Given $\mathbf{A}$ and $\mathbf{B}$ two $m \times n$ real matrices, is there a closed form for the matrix equation \begin{equation} \|\mathbf{X}\|^{2}_{F} - 2 \cdot \mbox{trace} (\mathbf{X}^T\mathbf{A}) +\|\mathbf{B}\|^{2}_{F} = 0, \end{equation}
where $\mathbf{X} \in \mathbb{R}^{m\times n}$ and $\| \cdot \|_{F}$ is the Frobenius norm? Notice that this equation can be viewed as a generalization of a simple quadratic equation.
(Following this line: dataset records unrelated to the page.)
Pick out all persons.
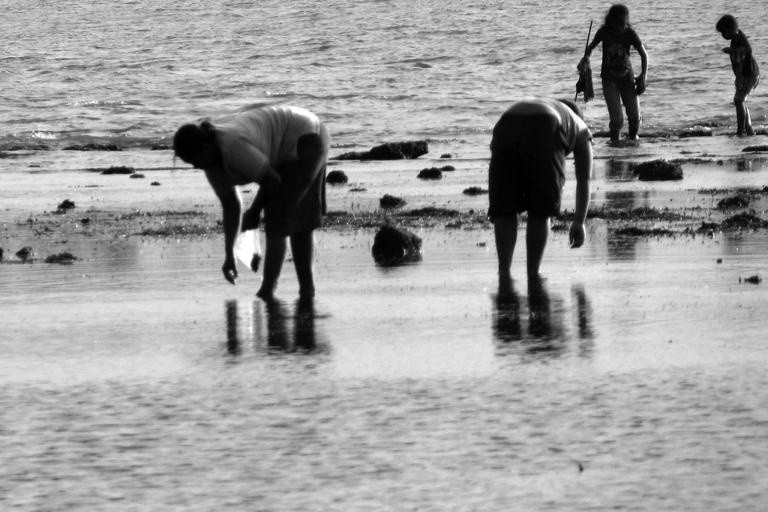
[490,281,594,362]
[724,150,757,256]
[608,145,643,265]
[486,98,592,281]
[223,301,315,357]
[576,4,649,142]
[714,14,760,134]
[170,102,328,301]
$||X||_F^2=Tr(X^TX)$. So you can rewrite your equation in the following form: $$ Tr(X^TX-2X^TA+B^TB)=Tr(X^TX-X^TA-A^TX+A^TA+B^TB-A^TA)=Tr((X-A)^T(X-A)+B^TB-A^TA)=0 $$ So $$ Tr(X-A)^T(X-A))=Tr(A^TA-B^TB); $$ At least we can understand now that solution may exists only if $a=Tr(A^TA-B^TB)\ge 0$. Now all matrices such that $||Y||_F^2=a$ will generate solution as $X=Y+A$.